Configuring advanced node failure detection on hardware management console (HMC) with CIM server

A Hardware Management Console (HMC) can be used with advance node failure detection to prevent cluster partitions when a cluster node has actually failed.

Prior to configuration, verify the *CIMOM TCP and the *SSHD TCP servers are running.
  1. To ensure the *CIMOM TCP server is running on your IBM® i. Look for the QUMECIMOM job within the QSYSWRK subsystem to determine if it is running. If the server is not running, start it using the command STRTCPSVR *CIMOM.
  2. Ensure the *SSHD TCP server is running on your IBM i. At the command line display, enter STRTCPSVR *SSHD. To start the *SSHD server, set the QSHRMEMCTL system value is set to 1.
Note: You must have access to the HMC either through the physical monitor and keyboard or remotely through a configured SSH client. You cannot access the HMC with telnet or web interface. Detailed information about connections to the HMC are found in the section, Setting up secure script execution between SSH clients and the HMC.
The *CIMOM TCP server must be configured and started on each cluster node that has a cluster monitor configured on it. The default configuration of the *CIMOM server that is provided by the installation of the 5770-UME LP must be changed so that the IBM i system can communicate with the CIM server.
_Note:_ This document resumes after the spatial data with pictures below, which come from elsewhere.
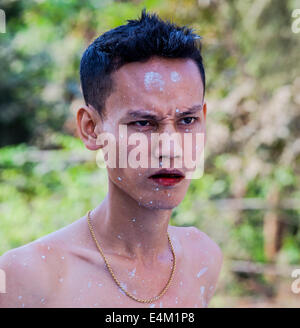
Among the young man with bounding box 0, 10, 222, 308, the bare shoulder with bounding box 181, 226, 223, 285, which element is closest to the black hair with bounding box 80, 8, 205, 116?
the young man with bounding box 0, 10, 222, 308

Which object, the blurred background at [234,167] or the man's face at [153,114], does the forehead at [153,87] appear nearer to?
the man's face at [153,114]

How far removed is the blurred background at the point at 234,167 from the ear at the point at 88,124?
3817 millimetres

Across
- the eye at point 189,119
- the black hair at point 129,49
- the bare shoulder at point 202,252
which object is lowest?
the bare shoulder at point 202,252

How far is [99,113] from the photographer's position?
5.97 feet

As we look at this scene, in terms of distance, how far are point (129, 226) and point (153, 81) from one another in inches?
25.6

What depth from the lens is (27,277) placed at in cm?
168

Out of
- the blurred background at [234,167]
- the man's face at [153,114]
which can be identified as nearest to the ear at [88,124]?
the man's face at [153,114]

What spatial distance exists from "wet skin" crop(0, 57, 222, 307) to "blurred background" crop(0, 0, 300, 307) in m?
3.79

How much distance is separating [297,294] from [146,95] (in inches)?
239

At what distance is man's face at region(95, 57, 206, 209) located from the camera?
1660mm

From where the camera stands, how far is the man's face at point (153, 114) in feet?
5.45

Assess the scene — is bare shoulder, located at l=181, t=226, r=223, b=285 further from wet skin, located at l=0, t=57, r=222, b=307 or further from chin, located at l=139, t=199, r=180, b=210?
chin, located at l=139, t=199, r=180, b=210

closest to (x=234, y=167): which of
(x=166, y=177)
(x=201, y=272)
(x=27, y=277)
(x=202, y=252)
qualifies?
(x=202, y=252)
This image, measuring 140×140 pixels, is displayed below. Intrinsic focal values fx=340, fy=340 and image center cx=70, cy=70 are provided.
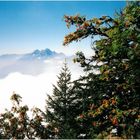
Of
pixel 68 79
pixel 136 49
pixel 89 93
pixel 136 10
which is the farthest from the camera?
pixel 68 79

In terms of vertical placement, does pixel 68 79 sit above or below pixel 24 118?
above

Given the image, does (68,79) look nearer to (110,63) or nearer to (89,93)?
(89,93)

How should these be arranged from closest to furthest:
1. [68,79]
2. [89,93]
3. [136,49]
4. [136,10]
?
[136,49] → [136,10] → [89,93] → [68,79]

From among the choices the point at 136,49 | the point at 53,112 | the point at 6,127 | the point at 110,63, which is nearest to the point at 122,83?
the point at 110,63

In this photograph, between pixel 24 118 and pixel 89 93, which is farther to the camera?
pixel 24 118

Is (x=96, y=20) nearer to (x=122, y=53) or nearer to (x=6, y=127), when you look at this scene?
(x=122, y=53)

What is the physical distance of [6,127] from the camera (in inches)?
1447

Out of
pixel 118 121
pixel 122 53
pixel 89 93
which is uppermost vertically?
pixel 122 53

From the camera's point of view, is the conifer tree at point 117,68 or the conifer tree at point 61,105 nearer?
the conifer tree at point 117,68

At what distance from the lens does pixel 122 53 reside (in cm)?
2269

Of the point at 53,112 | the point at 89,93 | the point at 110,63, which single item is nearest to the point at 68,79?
the point at 53,112

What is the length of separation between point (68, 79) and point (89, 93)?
13142mm

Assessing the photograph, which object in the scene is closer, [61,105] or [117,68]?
[117,68]

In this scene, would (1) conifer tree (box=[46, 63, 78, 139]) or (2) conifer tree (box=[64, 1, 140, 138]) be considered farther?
(1) conifer tree (box=[46, 63, 78, 139])
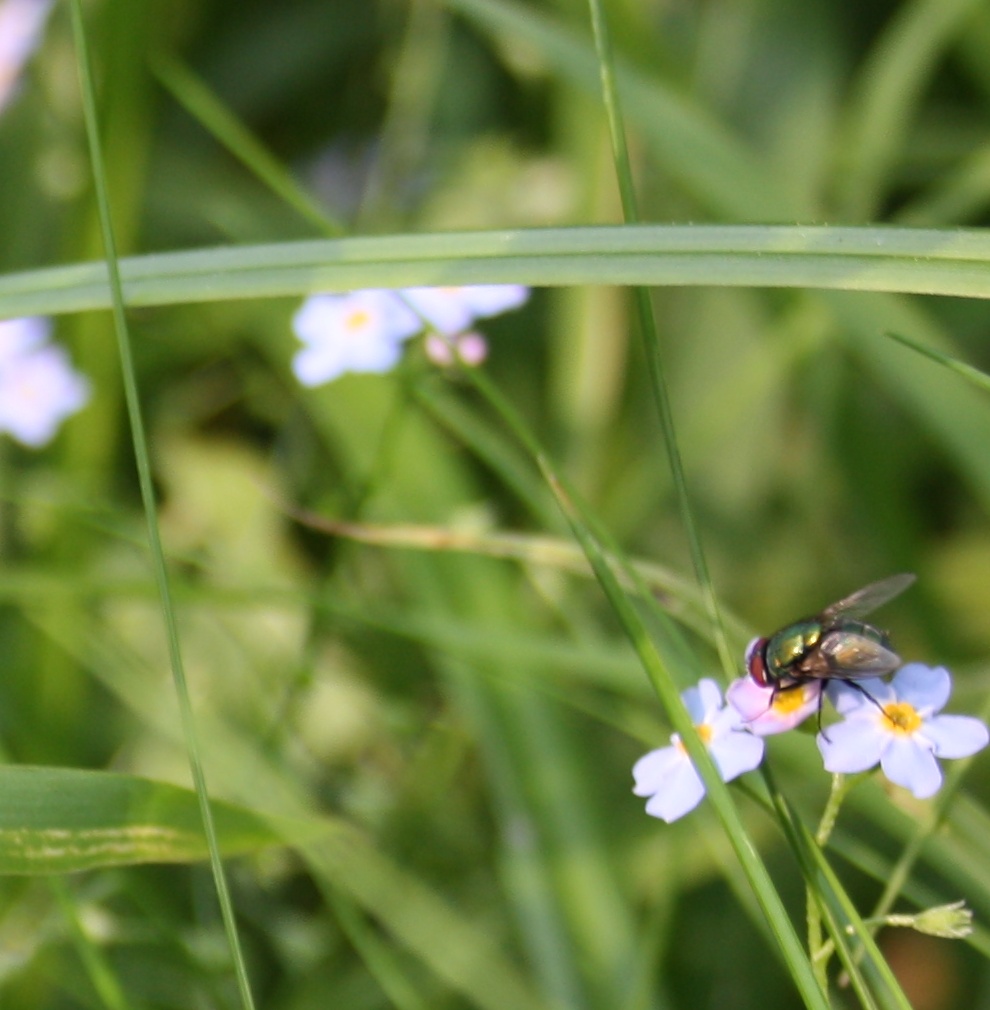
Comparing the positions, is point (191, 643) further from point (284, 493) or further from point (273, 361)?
point (273, 361)

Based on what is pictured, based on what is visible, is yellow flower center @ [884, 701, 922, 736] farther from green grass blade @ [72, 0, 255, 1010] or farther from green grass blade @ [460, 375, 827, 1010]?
green grass blade @ [72, 0, 255, 1010]

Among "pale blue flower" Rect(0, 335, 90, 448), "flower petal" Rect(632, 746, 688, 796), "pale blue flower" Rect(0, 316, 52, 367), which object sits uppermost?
"pale blue flower" Rect(0, 316, 52, 367)

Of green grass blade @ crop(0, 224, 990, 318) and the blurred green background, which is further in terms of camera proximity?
the blurred green background

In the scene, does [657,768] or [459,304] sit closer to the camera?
[657,768]

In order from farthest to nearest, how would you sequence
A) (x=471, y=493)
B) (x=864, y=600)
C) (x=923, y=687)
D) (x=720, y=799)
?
(x=471, y=493), (x=864, y=600), (x=923, y=687), (x=720, y=799)

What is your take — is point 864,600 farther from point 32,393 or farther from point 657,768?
point 32,393

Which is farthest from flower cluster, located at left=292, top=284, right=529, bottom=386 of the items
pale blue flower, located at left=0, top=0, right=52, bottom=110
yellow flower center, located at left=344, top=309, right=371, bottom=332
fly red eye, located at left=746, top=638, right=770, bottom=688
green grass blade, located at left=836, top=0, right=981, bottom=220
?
pale blue flower, located at left=0, top=0, right=52, bottom=110

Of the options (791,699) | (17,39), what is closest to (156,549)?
(791,699)

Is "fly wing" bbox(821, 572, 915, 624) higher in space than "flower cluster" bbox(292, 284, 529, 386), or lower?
lower

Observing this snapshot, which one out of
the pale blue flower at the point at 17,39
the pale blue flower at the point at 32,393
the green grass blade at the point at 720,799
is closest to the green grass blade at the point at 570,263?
the green grass blade at the point at 720,799
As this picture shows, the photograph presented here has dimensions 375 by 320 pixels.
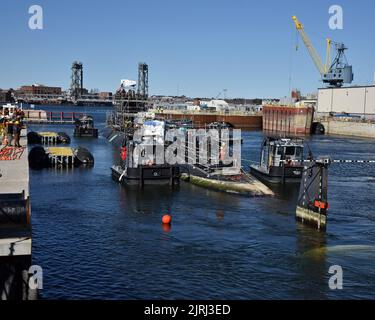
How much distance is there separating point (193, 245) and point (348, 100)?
11927cm

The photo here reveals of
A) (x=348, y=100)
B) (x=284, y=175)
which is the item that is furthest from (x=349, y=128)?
(x=284, y=175)

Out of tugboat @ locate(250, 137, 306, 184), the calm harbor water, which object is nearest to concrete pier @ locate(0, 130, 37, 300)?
the calm harbor water

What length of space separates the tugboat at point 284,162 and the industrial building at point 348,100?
83.4 metres

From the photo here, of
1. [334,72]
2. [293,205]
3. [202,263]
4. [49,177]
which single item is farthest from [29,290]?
[334,72]

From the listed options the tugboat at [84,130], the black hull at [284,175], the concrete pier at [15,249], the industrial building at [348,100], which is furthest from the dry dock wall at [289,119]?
the concrete pier at [15,249]

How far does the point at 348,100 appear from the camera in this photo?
138 metres

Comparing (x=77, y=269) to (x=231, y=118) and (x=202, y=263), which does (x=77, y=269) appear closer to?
(x=202, y=263)

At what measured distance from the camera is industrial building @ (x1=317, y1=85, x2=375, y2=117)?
127500 millimetres

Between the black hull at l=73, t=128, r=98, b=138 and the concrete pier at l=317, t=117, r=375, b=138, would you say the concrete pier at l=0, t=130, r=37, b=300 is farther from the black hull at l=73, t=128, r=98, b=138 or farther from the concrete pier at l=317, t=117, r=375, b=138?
the concrete pier at l=317, t=117, r=375, b=138

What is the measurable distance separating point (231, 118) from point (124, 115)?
170 feet

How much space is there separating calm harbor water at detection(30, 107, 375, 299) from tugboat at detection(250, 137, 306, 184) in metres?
2.93

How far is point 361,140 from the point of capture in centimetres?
10844

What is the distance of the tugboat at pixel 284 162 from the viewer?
1852 inches

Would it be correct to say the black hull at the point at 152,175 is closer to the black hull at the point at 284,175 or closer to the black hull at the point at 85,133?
the black hull at the point at 284,175
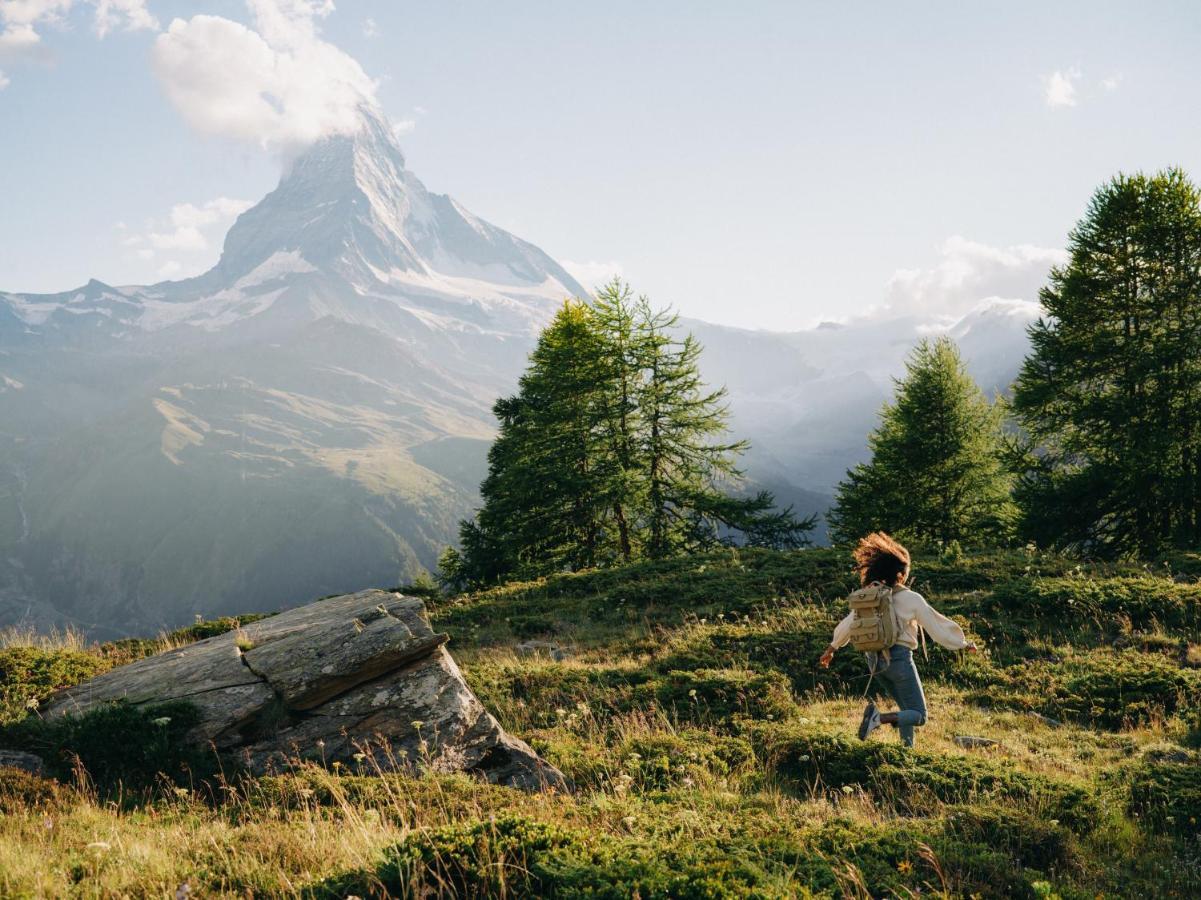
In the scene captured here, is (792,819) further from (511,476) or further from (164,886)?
(511,476)

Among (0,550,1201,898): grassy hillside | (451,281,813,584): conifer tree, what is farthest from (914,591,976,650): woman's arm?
(451,281,813,584): conifer tree

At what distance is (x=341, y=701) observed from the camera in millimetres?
7906

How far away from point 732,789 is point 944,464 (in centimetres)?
2471

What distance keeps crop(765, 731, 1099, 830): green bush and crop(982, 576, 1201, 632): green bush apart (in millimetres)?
6955

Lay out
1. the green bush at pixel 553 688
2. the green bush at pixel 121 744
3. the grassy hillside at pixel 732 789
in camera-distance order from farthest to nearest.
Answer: the green bush at pixel 553 688
the green bush at pixel 121 744
the grassy hillside at pixel 732 789

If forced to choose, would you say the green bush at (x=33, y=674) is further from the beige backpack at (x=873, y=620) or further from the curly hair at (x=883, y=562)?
the curly hair at (x=883, y=562)

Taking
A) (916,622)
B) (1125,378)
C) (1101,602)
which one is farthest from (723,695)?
(1125,378)

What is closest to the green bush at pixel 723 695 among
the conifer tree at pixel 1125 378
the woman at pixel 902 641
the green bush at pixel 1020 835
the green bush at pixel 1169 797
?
the woman at pixel 902 641

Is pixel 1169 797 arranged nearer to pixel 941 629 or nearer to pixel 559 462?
pixel 941 629

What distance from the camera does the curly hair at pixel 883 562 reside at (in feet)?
25.1

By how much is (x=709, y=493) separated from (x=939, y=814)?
69.6 ft

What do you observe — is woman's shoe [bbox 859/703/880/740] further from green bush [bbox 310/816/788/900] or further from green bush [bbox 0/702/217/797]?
green bush [bbox 0/702/217/797]

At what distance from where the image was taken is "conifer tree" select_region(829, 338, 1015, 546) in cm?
2725

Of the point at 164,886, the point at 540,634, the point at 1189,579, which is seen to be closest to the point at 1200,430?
the point at 1189,579
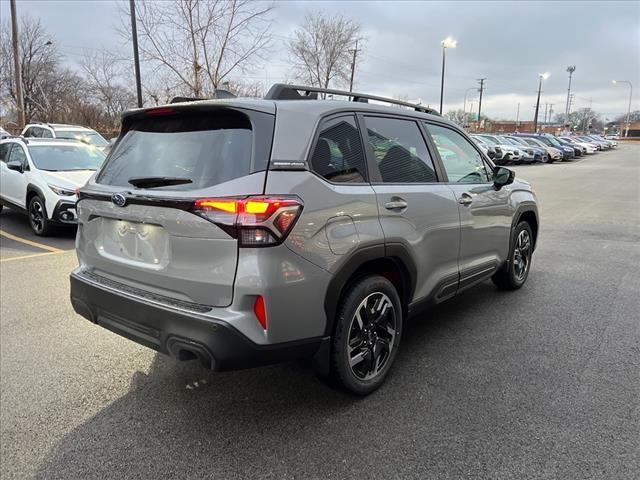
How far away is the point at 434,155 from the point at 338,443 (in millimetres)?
2255

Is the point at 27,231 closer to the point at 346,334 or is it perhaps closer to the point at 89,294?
the point at 89,294

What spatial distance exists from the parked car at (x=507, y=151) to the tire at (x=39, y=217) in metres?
24.4

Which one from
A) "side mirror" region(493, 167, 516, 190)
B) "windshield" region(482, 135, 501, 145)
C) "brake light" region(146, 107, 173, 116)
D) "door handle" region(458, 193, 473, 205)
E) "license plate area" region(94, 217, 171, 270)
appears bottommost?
"license plate area" region(94, 217, 171, 270)

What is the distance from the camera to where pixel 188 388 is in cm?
331

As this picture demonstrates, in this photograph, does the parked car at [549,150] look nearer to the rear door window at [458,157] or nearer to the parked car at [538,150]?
the parked car at [538,150]

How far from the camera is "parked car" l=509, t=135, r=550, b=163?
99.4 feet

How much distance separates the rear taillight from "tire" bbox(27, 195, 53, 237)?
22.5 feet

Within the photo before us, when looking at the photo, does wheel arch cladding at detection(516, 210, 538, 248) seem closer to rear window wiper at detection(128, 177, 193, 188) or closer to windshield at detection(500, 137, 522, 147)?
rear window wiper at detection(128, 177, 193, 188)

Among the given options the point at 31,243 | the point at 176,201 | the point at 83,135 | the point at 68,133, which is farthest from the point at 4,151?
the point at 176,201

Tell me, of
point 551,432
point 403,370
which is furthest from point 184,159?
point 551,432

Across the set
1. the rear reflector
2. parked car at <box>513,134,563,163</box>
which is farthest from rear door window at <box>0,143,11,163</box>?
parked car at <box>513,134,563,163</box>

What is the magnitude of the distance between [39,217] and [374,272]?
24.2ft

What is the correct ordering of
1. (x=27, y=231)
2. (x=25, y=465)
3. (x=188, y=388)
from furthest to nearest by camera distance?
1. (x=27, y=231)
2. (x=188, y=388)
3. (x=25, y=465)

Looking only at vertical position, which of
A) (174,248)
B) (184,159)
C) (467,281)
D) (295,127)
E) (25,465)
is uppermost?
(295,127)
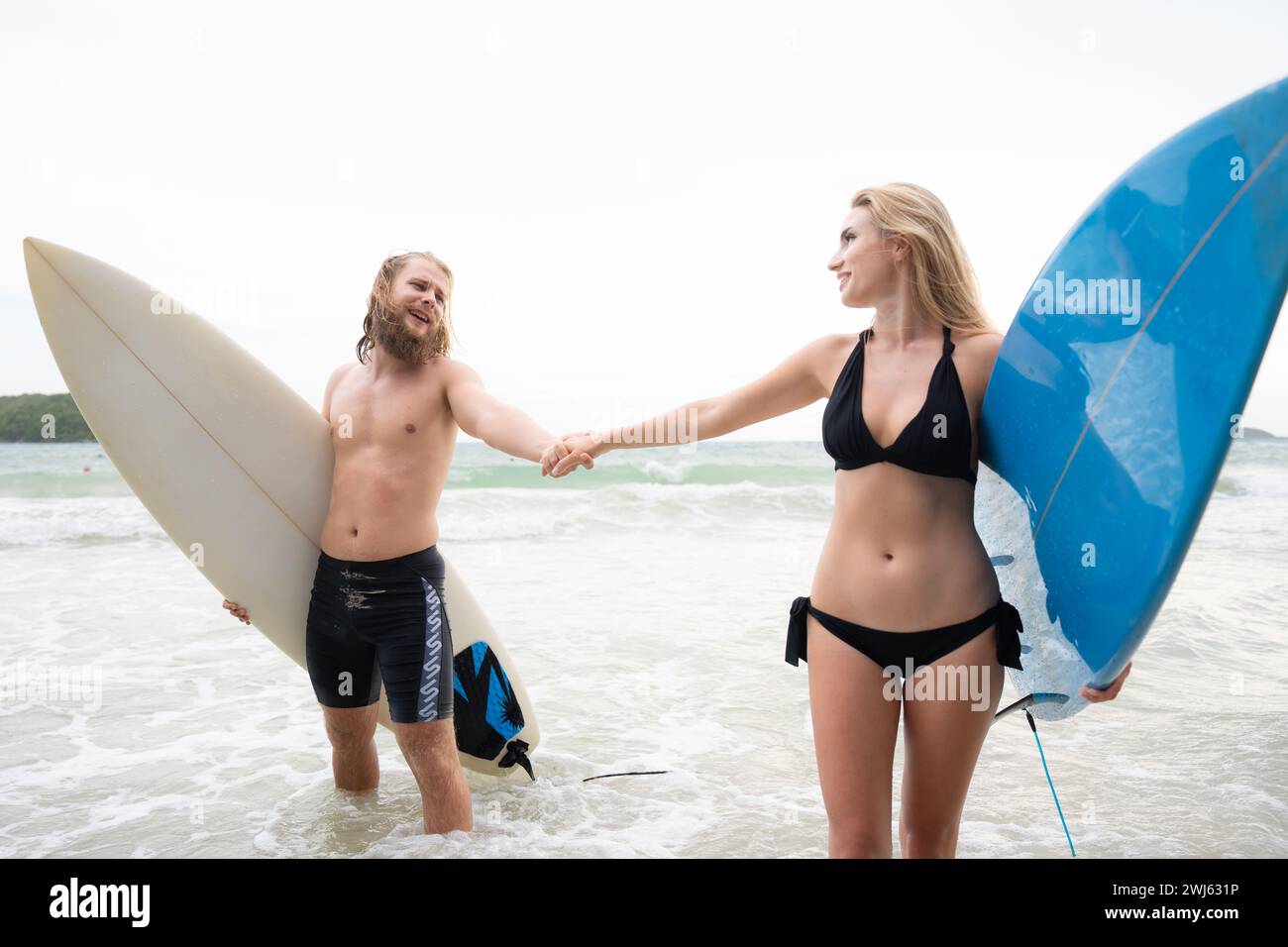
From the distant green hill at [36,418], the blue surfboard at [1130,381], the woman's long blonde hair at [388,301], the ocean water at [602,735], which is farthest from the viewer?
the distant green hill at [36,418]

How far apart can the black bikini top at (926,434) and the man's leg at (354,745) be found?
1895 millimetres

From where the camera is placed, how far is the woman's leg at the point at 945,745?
5.83 feet

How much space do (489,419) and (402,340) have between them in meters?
0.43

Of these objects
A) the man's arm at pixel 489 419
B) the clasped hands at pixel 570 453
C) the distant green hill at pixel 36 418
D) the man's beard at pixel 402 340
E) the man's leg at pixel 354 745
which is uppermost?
the man's beard at pixel 402 340

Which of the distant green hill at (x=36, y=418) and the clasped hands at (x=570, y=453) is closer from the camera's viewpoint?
the clasped hands at (x=570, y=453)

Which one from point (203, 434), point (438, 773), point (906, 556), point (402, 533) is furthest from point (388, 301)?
point (906, 556)

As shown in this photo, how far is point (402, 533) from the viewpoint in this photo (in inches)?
105

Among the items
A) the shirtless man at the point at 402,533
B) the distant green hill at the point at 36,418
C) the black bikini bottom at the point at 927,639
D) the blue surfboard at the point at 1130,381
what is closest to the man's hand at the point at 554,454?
the shirtless man at the point at 402,533

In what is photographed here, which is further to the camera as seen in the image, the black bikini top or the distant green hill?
the distant green hill

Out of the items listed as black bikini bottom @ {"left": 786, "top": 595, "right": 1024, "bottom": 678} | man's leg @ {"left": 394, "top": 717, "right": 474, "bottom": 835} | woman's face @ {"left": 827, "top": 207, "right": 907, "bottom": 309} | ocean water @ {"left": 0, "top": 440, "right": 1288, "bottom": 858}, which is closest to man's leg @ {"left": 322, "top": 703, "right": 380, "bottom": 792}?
ocean water @ {"left": 0, "top": 440, "right": 1288, "bottom": 858}

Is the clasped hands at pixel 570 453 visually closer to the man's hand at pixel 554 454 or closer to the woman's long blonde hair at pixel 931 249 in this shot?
the man's hand at pixel 554 454

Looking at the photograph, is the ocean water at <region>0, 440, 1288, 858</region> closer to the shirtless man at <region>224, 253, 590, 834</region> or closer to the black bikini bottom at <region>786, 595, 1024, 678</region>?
the shirtless man at <region>224, 253, 590, 834</region>

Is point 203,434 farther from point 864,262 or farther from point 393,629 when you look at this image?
point 864,262

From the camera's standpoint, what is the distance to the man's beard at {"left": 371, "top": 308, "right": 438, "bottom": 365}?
2701 mm
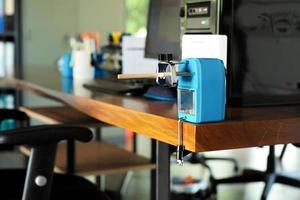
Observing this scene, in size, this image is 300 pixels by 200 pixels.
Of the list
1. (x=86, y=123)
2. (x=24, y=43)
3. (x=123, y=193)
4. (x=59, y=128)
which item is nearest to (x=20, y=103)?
(x=24, y=43)

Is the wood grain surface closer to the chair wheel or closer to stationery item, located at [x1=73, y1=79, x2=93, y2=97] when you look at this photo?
stationery item, located at [x1=73, y1=79, x2=93, y2=97]

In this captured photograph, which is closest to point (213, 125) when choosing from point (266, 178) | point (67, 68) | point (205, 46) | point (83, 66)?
point (205, 46)

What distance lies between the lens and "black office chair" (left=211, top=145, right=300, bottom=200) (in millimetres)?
2838

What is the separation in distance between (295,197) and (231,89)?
2177 mm

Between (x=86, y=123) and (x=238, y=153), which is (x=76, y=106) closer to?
(x=86, y=123)

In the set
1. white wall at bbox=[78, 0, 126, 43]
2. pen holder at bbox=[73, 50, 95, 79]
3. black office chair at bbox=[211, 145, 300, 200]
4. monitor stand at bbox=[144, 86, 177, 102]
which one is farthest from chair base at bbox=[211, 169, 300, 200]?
white wall at bbox=[78, 0, 126, 43]

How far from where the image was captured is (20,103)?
4371 millimetres

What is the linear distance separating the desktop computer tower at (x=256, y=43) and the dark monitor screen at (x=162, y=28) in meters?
0.42

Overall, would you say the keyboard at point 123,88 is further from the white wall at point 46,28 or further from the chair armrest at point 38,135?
the white wall at point 46,28

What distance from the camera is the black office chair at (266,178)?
9.31ft

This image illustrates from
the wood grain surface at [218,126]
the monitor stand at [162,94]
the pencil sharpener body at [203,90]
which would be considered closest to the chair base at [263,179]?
the monitor stand at [162,94]

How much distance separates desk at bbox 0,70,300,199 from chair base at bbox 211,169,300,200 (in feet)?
5.32

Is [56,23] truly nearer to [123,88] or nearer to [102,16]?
[102,16]

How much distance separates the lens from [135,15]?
5.09 meters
Use these steps to assist you in setting up the HMC to monitor for node failures. The cluster nodes to be monitored must register with the HMC through a CIM server on one of the nodes. To register the CIM and cluster require digital certification. The HMC must be used to copy this file to the cluster node with the following steps:

  1. Access the HMC or connect to it with a Secure Shell (SSH) session.
  2. At the HMC or in the SSH, locate the security certification file to share with your IBM i cluster node. The file is similar to, /etc/Pegasus/server.pem QSECOFR@LP0236A:/server_name.pem. Prepare to copy the file to your server with the SCP command. Before initiating this secure copy, change the location name fromLP0236A to the name of your IBM i system. Change the file server_name.pem to the name of your HMC, for example, yourHMC.pem.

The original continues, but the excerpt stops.